Construction of assemblies from a pool of building block through “order-out-of-chaos” approaches is emerging as one of the ultimate goals of synthetic supramolecular chemistry in pursuing a higher level of precision and complexity. The dynamic nature of the intermolecular non-covalent interactions is the fundamental of well-controlled self-assembly, however, it brings traditional supramolecules insufficient stability for further structural design and functional investigations. We propose that the conversion of the non-covalent interaction feature from dynamic to static under mild conditions would solve the problem, and help to pave a new avenue in the field of supramolecular chemistry. With the goal of regulating interaction features, our research mainly focuses on the following aspects based on our research experiences in coordination-driven self-assembly.

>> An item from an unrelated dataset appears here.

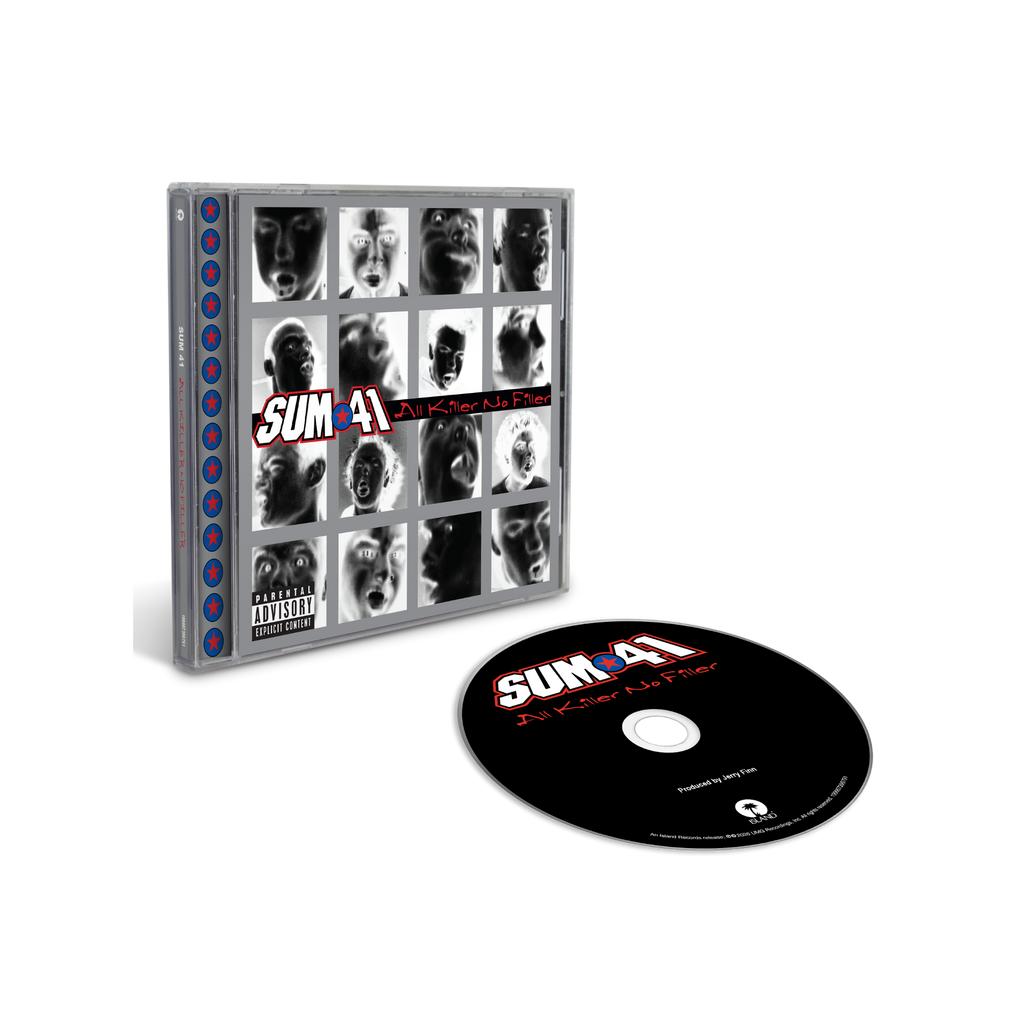 All Killer No Filler (25th Anniversary) | CD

(1) We aim to self-assemble 2D and 3D metallo-supramolecules with structural precision and high stability based on terpyridine analogues. These terpyridine analogues have reversible coordination with metal ions under neutral conditions, while the interaction turns to static and ultra-stable under basic conditions to concrete the structural frameworks.
(2) Based on the conversion of terpyridine analogues-metal ions complexation from dynamic to static, we aim to develop new self-assembly approaches through adding up traditional coordination-driven self-assembly and/or in-situ organic reactions. The new self-assembly approaches are expected to further advance the construction of complex structures and the exploration of functions.
(3) Beyond self-assembly, we are exploring these assemblies in diverse application fields, including catalysis, photoelectronic devices, quantum devices and biomedicine. These advanced functions will take full advantages of the dynamic-static transition brought about by the terpyridine analogues-metal ions complexation, as well as the charge states and redox states transitions, magnetic property regulations, and host-guest interactions.